Cuando llegamos a nuestro hogar, me acomodé entre los brazos de Eros. Hacía unos pocos instantes que había dejado de llorar, pero no me apetecía decir nada. Sabía que el silencio era la única conversación que Eros y yo podíamos mantener en esos momentos. Sin embargo, ansiaba con todas mis fuerzas protestar desesperadamente por todas las mentiras con las que Arthur me había engañado. No podía olvidar que me había asegurado, en muchísimas ocasiones, que yo era la primera mujer de la que se enamoraba realmente y que nunca había estado con nadie antes de yacer conmigo. Recordaba, nítida y dolorosamente, aquella noche tan maravillosa que ambos habíamos compartido. Todos los momentos que habían compuesto aquella noche tan hermosa se habían teñido de dolor.

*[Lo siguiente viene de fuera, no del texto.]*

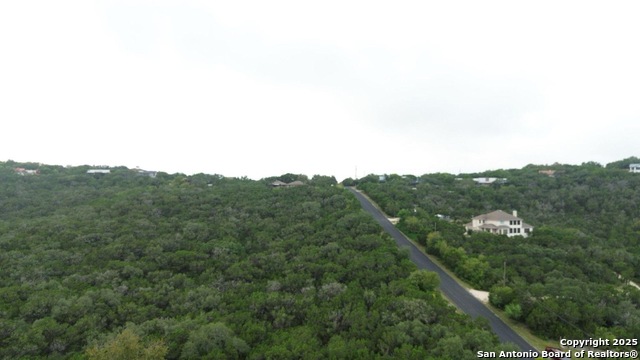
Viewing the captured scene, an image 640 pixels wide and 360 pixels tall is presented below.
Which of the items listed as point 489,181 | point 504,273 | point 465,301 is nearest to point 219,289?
point 465,301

     Comprendo cómo te sientes. Me contaste una vez que Arthur te aseguró que nunca se había enamorado antes, que tú eras la primera mujer que amaba realmente... Entiendo que estés completamente herida.
     Sí —le respondí con un susurro casi inaudible.
     No te apetece hablar, y también lo entiendo. Duerme, mi Shiny. Ya verás cómo mañana te sentirás mucho mejor. Duerme, vida mía... —me invitó suavemente mientras me apretaba contra su pecho con mucho primor y me acariciaba con una dulzura que, lentamente, fue arrancándome de la realidad—. Duerme, mi amada Sinéad, mi verdadero único amor.
Las palabras y las tiernas caricias de Eros fueron apagando la honda tristeza que latía con fuerza por dentro de mí. Al fin, conseguí dormirme entre sus brazos, al fin conseguí alejarme de esa realidad que tan irrevocablemente me rasgaba el alma. Antes de perder la consciencia, rogué que el mundo de los sueños se hallase invadido por la calma más inquebrantable, cálida y resplandeciente. No soportaría tener pesadillas insufribles. También le supliqué a nuestro destino que nos devolviese esa paz que nos permitía sonreír sin tener la sensación de que nuestra felicidad era tan efímera como un suspiro.